MASTER NOTES: Riding the Closer-Go-Round

Ah, closers.

I have had from one to five closers on my team at various times this year, and yet I am middle of the pack in saves. And after looking at how closers get acquired, lost and stumbled upon, I’m coming to think there’s no right way to manage this particular fantasy baseball conundrum.

First, let me quickly detail my team’s magical mystery tour through the kingdom of closers.

At the auction of my AL-only league, I had thought to aim for two closers: one “established” or top-tier guy, and one more speculative pick—probably a bullpen second banana behind a shaky incumbent, but ideally a guy with the closer role coming out of spring but widely thought to be skating on thin ice.

After refusing to go into the $20s for Kimbrel, Chapman, Osuna or Edwin Diaz, I thought I did well in achieving my first aim by spending $18 on HOU closer Ken Giles.

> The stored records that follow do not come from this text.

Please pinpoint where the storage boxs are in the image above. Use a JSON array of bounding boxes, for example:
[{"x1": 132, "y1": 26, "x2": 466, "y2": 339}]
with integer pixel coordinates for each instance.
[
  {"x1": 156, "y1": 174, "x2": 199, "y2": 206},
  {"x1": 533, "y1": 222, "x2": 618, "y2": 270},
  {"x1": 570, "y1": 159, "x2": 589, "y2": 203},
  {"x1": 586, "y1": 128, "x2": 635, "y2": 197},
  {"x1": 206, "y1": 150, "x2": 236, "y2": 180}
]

And I was congratulating myself on that when Osuna picked up a suspension at the start of the season.

Then I achieved my second aim by getting MIN closer Fernando Rodney, who had the job but was widely thought to be a bad outing or two from losing the job. I actually also got a seasoned backup in Addison Reed, which I thought was a decent play because of the obvious “handcuff” for the suspect Rodney.

* * *

Ron Shandler has written often about the frustration in trying to project and value closers because of the difficulty in projecting saves.

Remembering one of Ron’s techniques for making this point, I went and looked at the Tout 15-mixed auction league, to see how the saves so far have matched up with the expectations of some of the best fantasy minds in the business.

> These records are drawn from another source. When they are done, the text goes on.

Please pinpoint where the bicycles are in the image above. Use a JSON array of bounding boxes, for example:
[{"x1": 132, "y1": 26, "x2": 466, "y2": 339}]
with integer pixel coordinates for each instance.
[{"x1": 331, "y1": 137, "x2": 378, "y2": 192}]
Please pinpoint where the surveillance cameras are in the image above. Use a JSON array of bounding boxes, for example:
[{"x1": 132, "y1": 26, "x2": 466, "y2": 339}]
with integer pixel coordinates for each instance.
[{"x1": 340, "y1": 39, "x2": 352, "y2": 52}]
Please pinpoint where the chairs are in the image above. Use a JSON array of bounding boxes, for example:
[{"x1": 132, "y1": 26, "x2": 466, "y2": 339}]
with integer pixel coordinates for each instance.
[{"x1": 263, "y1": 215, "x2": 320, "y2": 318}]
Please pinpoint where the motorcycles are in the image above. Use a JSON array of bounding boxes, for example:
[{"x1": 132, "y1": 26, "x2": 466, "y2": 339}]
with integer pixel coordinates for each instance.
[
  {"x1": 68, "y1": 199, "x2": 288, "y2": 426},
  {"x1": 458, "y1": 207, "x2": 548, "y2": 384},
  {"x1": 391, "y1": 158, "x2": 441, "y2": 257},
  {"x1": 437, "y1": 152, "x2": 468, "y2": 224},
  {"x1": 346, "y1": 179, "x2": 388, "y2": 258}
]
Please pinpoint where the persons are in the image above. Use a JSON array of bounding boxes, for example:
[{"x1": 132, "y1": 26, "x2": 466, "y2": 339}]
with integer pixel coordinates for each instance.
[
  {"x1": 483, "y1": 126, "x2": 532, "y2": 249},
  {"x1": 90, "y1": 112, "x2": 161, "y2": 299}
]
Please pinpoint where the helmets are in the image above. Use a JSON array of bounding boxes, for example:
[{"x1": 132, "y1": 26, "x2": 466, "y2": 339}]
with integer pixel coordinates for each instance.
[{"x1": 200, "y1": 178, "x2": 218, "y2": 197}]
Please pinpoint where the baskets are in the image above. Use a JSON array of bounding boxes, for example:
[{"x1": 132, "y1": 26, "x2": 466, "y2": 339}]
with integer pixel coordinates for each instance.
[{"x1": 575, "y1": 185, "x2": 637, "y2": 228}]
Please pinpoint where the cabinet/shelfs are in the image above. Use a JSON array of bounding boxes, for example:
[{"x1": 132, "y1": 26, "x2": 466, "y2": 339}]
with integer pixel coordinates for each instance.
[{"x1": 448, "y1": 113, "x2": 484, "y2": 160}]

So far in 2018, through Tuesday’s games, 136 different pitchers had at least one save. The Touts got 98 of those pitchers (68%) in the auction and reserve rounds. Similarly, of the 923 saves recorded so far, the Touts got 643 (70%). That’s not bad.

But the Touts also missed six pitchers with 10+ saves: Brandon Morrow, Bud Norris (22 each), Sergio Romo (15), Hunter Strickland, Seranthony Dominguez and A.J. Minter. They also missed on 14 more pitchers with 4-10 saves, Meanwhile, they spent $42 auction dollars on pitchers who have three saves or fewer, including five with zero.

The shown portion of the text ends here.